Problem # 2
For parts (a) through (c), indicate which of i. through iv. is correct. Justify your answer. (a) The lasso, relative to least squares, is: i. More flexible and hence will give improved prediction accuracy when its increase in bias is less than its decrease in variance. ii. More flexible and hence will give improved prediction accuracy when its increase in variance is less than its decrease in bias. iii. Less flexible and hence will give improved prediction accuracy when its increase in bias is less than its decrease in variance. iv. Less flexible and hence will give improved prediction accuracy when its increase in variance is less than its decrease in bias.
Answer:
Justification: Lasso regression is less flexible than OLS because its L₁ penalty shrinks coefficients toward zero, reducing variance but increasing bias. Improved prediction accuracy is achieved when the reduction in variance compensates for the increase in bias.
Part b:
Repeat (a) for ridge regression relative to least squares.
Answer:
Justification: Ridge regression, like lasso, penalizes coefficient size (but with an L2 norm).

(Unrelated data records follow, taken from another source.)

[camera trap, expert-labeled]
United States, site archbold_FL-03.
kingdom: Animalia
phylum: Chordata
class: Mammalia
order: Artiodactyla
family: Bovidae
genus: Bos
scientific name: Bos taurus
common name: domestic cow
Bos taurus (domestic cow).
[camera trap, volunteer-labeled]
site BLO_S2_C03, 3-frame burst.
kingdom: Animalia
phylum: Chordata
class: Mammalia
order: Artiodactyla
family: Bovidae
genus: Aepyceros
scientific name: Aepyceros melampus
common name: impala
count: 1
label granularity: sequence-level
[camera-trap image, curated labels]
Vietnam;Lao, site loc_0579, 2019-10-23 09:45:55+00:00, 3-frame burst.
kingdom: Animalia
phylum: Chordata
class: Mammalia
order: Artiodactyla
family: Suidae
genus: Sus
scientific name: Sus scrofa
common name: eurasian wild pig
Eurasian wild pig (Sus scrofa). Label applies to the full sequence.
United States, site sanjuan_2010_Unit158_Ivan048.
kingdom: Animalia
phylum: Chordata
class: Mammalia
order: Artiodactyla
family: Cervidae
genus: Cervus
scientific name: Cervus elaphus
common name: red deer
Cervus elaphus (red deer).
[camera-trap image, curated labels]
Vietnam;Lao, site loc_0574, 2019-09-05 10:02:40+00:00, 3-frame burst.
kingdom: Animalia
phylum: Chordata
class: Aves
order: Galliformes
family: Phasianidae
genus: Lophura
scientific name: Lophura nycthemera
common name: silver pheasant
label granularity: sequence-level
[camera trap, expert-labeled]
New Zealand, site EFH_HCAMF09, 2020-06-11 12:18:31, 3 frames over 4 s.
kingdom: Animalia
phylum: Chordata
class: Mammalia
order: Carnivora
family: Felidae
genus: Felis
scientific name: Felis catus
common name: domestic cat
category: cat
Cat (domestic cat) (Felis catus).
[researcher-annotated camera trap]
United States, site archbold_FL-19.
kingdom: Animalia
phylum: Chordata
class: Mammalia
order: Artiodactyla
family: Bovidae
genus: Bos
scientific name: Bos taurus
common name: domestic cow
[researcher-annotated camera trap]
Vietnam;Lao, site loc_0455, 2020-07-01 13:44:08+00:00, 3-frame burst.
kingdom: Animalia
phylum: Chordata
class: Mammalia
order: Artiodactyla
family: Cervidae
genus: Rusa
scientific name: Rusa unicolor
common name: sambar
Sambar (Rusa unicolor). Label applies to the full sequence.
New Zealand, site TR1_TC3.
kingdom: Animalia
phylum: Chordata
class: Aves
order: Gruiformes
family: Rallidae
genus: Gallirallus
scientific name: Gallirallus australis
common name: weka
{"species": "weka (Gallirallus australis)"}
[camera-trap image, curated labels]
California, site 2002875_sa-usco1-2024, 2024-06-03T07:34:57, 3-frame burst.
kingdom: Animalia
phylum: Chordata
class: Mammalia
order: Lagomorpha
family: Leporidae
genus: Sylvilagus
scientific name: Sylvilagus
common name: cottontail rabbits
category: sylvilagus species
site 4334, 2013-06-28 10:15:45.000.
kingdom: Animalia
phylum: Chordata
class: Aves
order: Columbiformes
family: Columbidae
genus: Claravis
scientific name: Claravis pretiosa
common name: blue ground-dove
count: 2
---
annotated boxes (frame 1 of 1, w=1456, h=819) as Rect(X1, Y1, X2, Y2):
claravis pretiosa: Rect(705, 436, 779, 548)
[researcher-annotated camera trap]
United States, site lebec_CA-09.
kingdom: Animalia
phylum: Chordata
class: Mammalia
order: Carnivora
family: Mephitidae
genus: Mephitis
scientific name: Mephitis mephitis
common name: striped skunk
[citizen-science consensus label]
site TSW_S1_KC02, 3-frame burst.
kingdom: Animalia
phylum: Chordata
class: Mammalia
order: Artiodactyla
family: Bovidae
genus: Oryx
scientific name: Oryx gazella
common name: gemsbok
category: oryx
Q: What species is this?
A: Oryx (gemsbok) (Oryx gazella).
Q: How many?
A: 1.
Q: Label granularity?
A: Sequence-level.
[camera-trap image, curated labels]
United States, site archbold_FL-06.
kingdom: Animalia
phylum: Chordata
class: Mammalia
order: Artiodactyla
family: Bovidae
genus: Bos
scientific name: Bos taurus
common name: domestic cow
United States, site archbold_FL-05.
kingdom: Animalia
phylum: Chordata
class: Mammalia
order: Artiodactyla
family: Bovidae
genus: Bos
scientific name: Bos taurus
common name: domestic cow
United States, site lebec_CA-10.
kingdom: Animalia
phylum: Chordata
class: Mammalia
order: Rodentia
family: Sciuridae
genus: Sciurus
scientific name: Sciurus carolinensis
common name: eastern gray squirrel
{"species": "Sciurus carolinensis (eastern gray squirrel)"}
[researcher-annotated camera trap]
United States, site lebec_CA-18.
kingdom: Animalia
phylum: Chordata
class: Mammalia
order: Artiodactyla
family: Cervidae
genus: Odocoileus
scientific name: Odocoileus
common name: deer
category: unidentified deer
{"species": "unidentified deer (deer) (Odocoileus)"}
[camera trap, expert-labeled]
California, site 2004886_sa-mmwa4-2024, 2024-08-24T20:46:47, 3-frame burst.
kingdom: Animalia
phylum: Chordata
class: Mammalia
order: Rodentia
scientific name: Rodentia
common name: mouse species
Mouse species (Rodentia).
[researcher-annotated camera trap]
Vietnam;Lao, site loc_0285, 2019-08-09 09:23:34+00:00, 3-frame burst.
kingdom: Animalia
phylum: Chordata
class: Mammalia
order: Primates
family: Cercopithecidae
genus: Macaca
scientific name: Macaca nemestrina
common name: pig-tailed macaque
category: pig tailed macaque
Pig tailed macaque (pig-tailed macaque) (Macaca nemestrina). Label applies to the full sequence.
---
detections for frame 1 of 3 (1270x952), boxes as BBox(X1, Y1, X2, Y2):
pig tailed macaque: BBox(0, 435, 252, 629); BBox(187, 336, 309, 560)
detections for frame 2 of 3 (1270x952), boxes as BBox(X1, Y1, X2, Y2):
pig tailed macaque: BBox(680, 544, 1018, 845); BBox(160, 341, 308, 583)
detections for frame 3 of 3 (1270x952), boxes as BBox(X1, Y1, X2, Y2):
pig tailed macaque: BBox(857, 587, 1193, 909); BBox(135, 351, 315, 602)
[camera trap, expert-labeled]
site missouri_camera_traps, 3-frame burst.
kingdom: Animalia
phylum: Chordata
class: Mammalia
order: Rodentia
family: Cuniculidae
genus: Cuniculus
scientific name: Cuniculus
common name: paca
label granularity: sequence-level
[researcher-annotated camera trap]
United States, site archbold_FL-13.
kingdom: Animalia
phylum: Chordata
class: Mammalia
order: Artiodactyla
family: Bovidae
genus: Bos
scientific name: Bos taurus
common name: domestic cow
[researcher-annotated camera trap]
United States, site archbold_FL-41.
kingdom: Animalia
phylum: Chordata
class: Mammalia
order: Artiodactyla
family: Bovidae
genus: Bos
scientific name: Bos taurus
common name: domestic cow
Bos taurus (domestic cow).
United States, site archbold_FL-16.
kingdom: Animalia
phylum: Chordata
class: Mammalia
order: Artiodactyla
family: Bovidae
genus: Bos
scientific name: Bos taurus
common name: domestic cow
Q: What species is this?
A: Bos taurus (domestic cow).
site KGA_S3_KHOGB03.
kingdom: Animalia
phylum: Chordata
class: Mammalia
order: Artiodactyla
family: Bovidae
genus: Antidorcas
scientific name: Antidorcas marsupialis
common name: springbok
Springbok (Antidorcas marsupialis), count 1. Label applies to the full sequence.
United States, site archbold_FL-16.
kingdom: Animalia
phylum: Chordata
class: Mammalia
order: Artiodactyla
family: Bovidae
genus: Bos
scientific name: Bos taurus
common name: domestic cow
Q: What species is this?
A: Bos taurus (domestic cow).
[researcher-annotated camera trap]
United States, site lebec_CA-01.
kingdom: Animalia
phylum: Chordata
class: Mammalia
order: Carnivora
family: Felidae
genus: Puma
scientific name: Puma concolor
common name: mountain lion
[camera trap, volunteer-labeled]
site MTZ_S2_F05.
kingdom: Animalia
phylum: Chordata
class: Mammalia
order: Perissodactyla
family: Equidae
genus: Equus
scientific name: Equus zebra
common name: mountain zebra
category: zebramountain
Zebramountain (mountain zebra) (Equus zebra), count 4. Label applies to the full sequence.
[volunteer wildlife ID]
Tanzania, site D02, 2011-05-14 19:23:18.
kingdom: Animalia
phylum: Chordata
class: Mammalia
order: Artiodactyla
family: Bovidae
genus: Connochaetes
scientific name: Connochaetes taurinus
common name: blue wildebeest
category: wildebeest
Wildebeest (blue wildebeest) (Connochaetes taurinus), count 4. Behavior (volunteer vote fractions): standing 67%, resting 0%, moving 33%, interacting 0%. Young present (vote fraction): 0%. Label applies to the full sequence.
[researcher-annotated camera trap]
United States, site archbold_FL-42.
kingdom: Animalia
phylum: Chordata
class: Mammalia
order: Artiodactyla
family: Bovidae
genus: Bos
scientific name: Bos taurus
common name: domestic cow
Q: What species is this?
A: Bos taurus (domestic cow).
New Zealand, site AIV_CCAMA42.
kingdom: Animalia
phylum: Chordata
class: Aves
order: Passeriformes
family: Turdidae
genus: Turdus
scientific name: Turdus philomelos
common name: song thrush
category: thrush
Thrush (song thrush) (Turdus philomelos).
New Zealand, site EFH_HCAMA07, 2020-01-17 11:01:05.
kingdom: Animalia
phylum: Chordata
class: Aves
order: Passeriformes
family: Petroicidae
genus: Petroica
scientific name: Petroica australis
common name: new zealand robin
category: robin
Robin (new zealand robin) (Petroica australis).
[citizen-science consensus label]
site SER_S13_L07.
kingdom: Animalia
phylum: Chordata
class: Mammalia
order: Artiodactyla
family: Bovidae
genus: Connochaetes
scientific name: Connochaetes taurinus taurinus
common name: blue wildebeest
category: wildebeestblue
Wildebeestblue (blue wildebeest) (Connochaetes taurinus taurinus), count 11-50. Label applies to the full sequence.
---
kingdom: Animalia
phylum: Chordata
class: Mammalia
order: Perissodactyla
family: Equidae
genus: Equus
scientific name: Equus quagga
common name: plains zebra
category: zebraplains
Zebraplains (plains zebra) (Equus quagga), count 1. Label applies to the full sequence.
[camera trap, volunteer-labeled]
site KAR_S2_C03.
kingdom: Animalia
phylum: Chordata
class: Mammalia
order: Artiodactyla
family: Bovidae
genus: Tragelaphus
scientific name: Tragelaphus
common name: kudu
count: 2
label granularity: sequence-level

This shrinkage reduces variance (compared to OLS) while increasing bias, so it is less flexible than OLS. Prediction accuracy improves precisely when the reduction in variance outweighs the increase in bias.
Part c:
Repeat (a) for non-linear methods relative to least squares.
Answer:
Justification: Most non-linear methods are more flexible than OLS: they reduce bias by better capturing complex patterns but increase variance due to more parameters or complexity. They improve prediction accuracy precisely if the reduction in bias outweighs the increase in variance.
Problem # 9:
In this exercise, we will predict the number of applications received using the other variables in the College data set.
Part a:
Split the data set into a training set and a test set.
library(ISLR2)
## Warning: package 'ISLR2' was built under R version 4.4.2
data("College")
set.seed(1) # for reproducibility
train_idx <- sample(seq_len(nrow(College)), size = 0.7 * nrow(College))
train_data <- College[train_idx, ]
test_data <- College[-train_idx, ]
Part b
Fit a linear model using least squares on the training set, and report the test error obtained.
# Fit model on the training set
lm_fit <- lm(Apps ~ ., data = train_data)
# Predict on the test set
lm_pred <- predict(lm_fit, newdata = test_data)
# Calculate test MSE
lm_mse <- mean((test_data$Apps - lm_pred)^2)
lm_mse
## [1] 1261630
Part c Fit a ridge regression model on the training set, with λ chosen by cross-validation. Report the test error obtained.
library(glmnet)
## Warning: package 'glmnet' was built under R version 4.4.3
## Loading required package: Matrix
## Loaded glmnet 4.1-8
# Convert data frames to matrices for glmnet
x_train <- model.matrix(Apps ~ ., data = train_data)[, -1] # drop the intercept column
y_train <- train_data$Apps
x_test <- model.matrix(Apps ~ ., data = test_data)[, -1]
y_test <- test_data$Apps
# Perform cross-validation for ridge (alpha = 0)
set.seed(1)
cv_ridge <- cv.glmnet(x_train, y_train, alpha = 0)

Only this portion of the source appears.